La generación de los años 2010: el esplendor del circuito
La segunda década del siglo XXI fue el período de mayor esplendor del pádel profesional. El formato del World Padel Tour atrajo a más espectadores y medios de comunicación que nunca, y los grandes duelos entre parejas de primer nivel generaron un interés creciente en toda Europa. La pareja formada por Alejandro Galán y Juan Lebrón, que se proclamó número uno del mundo en 2019 y dominó el circuito durante varios años, fue la que más contribuyó a popularizar el deporte entre las generaciones más jóvenes.
La rivalidad entre Galán-Lebrón y las demás parejas de élite —Bela con sus distintos compañeros, Franco Stupaczuk y Martín Di Nenno, Agustín Tapia y Arturo Coello— generó unos enfrentamientos de altísimo nivel que elevaron la calidad media del juego a cotas jamás vistas. Las mejoras técnicas en la cobertura televisiva, con cámaras de alta velocidad y análisis tácticos en tiempo real, acercaron el espectáculo a un público que comenzaba a entender y apreciar las sutilezas del juego.
El pádel femenino: de la sombra a la luz
Durante muchos años, el pádel femenino vivió en la sombra del masculino. Pero la evolución del deporte en los últimos quince años ha cambiado profundamente esta realidad.
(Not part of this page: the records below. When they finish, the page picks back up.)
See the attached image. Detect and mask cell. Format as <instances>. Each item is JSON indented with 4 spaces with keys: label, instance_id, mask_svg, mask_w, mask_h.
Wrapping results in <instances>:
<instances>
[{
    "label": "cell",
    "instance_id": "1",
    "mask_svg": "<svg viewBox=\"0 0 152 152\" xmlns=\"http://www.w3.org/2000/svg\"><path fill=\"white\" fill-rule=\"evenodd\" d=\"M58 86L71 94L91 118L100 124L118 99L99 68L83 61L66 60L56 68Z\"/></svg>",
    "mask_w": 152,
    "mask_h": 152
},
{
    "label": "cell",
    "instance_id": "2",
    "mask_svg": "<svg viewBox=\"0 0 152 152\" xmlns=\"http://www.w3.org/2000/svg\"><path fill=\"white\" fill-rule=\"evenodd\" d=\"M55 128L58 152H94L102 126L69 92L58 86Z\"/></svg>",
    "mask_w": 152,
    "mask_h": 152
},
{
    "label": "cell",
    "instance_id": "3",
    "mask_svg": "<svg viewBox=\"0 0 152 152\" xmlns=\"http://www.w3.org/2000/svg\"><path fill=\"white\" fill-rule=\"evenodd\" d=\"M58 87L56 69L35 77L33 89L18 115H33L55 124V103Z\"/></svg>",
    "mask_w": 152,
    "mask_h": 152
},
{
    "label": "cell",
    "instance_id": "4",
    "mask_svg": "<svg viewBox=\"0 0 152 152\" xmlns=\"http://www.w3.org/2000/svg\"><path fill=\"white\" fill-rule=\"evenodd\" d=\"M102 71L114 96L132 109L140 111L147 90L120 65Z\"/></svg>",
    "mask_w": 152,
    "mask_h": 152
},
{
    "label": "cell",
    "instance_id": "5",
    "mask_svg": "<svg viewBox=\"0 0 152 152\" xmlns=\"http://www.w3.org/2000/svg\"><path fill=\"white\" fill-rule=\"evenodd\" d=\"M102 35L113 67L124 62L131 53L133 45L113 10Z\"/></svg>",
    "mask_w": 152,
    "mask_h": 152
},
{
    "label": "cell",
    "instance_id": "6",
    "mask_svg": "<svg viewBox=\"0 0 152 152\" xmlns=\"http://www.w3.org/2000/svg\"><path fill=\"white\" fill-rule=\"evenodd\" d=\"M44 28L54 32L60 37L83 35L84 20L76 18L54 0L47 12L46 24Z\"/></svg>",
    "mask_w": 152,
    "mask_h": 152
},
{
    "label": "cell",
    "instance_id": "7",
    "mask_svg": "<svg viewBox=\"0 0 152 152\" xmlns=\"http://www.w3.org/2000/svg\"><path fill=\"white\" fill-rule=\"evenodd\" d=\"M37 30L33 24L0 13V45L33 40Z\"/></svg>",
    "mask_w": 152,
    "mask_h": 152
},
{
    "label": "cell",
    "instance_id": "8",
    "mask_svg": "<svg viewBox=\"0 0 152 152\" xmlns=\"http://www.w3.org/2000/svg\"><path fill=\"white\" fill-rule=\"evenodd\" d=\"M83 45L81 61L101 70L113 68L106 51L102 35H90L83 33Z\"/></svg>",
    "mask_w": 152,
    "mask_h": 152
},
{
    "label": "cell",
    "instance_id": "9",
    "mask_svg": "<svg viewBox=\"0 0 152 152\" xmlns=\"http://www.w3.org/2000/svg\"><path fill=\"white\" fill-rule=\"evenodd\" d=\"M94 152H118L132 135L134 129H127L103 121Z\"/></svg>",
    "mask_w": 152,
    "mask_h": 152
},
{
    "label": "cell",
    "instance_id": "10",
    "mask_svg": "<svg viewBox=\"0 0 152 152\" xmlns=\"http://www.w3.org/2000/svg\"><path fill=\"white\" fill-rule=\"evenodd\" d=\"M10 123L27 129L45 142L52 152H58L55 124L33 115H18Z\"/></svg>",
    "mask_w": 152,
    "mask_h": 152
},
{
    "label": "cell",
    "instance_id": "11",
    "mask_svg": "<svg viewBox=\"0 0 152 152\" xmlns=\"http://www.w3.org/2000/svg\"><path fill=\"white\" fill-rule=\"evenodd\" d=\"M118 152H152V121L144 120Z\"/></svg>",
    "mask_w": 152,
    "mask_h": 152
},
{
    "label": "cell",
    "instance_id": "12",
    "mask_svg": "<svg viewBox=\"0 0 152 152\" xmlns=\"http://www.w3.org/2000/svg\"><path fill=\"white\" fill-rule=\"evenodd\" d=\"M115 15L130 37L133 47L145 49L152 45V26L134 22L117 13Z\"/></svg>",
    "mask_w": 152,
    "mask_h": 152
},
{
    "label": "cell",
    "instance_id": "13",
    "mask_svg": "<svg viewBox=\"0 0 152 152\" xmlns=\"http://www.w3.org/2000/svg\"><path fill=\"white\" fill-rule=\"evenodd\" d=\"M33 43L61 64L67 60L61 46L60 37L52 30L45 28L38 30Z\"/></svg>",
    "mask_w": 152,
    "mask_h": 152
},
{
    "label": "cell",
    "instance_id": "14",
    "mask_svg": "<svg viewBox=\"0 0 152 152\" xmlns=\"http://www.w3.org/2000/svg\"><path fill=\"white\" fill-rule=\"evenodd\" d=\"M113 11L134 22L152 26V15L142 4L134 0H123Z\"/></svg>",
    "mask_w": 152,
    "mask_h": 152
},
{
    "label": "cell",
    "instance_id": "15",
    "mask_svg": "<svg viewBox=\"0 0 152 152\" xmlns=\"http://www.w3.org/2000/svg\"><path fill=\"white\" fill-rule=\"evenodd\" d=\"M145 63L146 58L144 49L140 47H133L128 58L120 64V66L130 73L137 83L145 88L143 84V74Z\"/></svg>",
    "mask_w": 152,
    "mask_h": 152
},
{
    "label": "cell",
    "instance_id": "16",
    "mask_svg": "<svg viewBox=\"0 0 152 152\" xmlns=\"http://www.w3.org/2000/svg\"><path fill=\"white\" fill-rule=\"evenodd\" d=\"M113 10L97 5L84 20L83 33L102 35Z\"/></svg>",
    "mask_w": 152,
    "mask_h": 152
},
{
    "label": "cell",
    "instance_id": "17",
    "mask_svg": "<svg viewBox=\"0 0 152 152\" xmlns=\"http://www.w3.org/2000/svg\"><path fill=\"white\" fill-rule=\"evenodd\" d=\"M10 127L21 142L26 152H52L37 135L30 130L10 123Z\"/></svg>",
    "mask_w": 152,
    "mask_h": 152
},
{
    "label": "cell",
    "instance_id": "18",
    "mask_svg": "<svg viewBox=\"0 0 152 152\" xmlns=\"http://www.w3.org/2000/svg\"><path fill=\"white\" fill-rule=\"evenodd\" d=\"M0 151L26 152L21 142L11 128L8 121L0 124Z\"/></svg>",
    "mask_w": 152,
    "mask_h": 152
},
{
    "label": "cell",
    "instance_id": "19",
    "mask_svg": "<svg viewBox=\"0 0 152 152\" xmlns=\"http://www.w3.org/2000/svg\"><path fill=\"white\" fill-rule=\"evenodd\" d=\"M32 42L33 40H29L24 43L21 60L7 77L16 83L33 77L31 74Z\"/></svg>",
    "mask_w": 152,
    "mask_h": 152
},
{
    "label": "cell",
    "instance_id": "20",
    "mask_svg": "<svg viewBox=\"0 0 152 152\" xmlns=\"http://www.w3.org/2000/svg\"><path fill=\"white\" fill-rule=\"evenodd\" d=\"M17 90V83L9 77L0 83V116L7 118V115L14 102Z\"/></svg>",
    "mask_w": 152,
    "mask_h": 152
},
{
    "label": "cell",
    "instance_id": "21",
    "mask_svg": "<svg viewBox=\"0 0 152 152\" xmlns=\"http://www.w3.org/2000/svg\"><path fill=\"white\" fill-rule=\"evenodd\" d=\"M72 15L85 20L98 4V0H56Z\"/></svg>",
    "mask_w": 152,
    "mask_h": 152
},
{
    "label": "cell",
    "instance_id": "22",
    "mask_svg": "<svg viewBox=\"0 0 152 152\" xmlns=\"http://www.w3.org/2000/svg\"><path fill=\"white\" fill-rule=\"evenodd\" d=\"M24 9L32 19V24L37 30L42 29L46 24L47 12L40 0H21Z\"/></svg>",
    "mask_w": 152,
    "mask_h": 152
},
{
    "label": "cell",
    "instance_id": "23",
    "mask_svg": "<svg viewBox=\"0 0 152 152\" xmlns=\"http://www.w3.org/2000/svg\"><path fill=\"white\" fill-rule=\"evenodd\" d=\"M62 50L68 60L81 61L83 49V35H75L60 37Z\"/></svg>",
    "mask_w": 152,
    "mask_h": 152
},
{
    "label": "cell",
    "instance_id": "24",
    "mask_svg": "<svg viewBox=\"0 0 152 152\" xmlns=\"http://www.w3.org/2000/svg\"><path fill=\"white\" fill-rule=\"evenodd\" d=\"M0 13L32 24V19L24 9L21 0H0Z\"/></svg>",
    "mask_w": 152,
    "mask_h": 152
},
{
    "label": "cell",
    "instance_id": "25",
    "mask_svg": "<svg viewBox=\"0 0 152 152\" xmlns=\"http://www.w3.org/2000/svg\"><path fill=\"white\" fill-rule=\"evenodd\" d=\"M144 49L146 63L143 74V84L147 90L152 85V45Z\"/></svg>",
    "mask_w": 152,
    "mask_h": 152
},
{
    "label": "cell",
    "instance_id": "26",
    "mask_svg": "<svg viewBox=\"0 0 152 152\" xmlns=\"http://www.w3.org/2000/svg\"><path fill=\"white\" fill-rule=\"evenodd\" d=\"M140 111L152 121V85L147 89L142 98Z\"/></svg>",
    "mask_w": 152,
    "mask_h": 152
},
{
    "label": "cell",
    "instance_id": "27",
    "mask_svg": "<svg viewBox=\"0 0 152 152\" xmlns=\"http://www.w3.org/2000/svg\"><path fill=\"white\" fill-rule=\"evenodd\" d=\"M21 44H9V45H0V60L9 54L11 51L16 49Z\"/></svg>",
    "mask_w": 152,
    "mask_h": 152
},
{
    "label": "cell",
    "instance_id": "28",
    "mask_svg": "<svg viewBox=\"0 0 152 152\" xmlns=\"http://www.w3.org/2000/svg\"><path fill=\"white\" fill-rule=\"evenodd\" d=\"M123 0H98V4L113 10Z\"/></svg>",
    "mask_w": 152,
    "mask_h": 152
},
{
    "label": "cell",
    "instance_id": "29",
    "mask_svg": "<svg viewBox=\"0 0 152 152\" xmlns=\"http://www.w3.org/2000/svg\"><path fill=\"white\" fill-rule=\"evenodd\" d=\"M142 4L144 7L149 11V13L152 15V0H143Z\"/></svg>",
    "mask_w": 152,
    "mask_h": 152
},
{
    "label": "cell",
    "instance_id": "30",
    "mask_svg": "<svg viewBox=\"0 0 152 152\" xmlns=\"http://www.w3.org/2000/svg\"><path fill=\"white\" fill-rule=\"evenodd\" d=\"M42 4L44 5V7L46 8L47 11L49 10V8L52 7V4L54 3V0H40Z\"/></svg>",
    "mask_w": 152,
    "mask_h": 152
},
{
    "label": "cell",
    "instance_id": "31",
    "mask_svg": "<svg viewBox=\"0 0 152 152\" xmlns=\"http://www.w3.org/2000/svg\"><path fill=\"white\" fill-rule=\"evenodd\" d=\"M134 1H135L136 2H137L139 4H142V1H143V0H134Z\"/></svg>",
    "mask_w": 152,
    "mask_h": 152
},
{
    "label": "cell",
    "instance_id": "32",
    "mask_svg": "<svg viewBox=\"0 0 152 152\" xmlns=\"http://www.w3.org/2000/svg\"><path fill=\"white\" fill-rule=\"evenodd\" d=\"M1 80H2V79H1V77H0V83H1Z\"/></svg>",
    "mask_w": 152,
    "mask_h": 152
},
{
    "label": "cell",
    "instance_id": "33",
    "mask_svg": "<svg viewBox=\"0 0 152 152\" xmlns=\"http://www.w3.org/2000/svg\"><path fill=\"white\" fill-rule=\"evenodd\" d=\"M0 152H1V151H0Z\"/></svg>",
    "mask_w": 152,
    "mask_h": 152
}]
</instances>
Jugadoras como Alejandra Salazar —que ha mantenido un nivel de élite durante más de quince años—, Gemma Triay, Ariana Sánchez y Paula Josemaría han elevado el nivel técnico del juego femenino hasta cotas que habrían sido inimaginables una generación atrás.
Los puntos del circuito femenino, transmitidos en directo junto a los masculinos, han ganado una audiencia fiel que aprecia la espectacularidad y la limpieza técnica que caracteriza el juego de las mejores jugadoras del mundo. La FIP ha equiparado los premios económicos del circuito masculino y femenino en los torneos más importantes, un paso fundamental en la normalización de la igualdad de género en el deporte. El futuro del pádel femenino, con una generación de jóvenes talentosas asomando desde las categorías juveniles, apunta hacia un nivel de exigencia y espectáculo todavía mayor.